The fight for ‘equality’ of the first two waves of feminism fought to raise the standing of women in society where there were clear and vast imbalances. Men in all eras of history were also imprisoned in gender roles and forced to live and act accordingly, but it’s right that women’s liberation movements fought for balance in democracy, the right for women to work, earn, own property and shape their own lives. In order to fight for equality, the woman’s rights needed to be elevated to that of a man’s. In that era and political and social climate, fighting for the rights of women was, indeed, “the fight for equality”.

The new wave feminists constantly declare the fight for equality despite glaring oversights. Why? Today’s feminism fights a new and changed Western world with an old definition of what it means to fight for equal rights. Fighting solely for the rights of women was relevant to the first and second wave of the movement that were staring at glaringly biased legislation and cultural values, but in today’s changed world it is not only outdated, but misplaced.

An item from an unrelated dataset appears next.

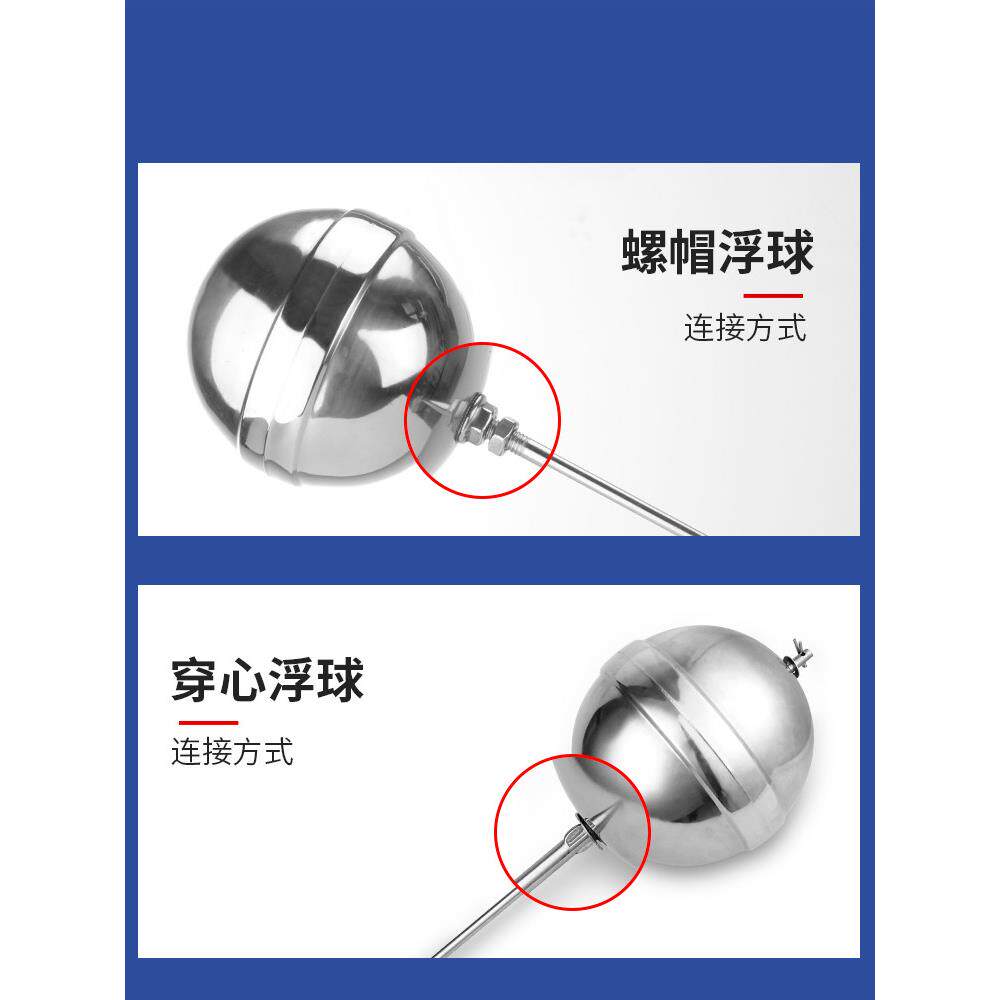 螺帽浮球

连接方式

穿心浮球

连接方式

Both genders, as citizens, now have equal rights. There are further developments that deserve attention for each gender, so a campaign should be run by both men and women who, together, tackle highlighted equality issues that affect men and/or women; it would be wrong to fight for, only, the rights of women, as feminism clearly does today.

We heat a room when it’s cold, but there comes a point when the temperature simply needs regulating to maintain a comfortable environment for everyone. To continue heating it, would become too hot. Too extreme. Where this wave of feminism is still cranking up the dial on the thermostat, past 22 degrees to Max Women’s Rights, it’s becoming uncomfortable.

Furthermore, in claiming it is the fight for equality and, yet, only advocating for women, feminists show the movement as stubborn-minded and prejudiced, acting upon illogical, biased and, therefore, extremist values. A movement is its voice in the media, and ours is constantly bombarded with the notion that women are the only oppressed gender while men are the perpetrators of rape, rape threats, domestic violence, cat calling, sexual objectification and with headlines such as ‘a sea of misogyny’, ‘men should just shut up’ and ‘men avoid housework and don’t do their share’. This can only have one outcome: suspicion, dislike and blame toward all men.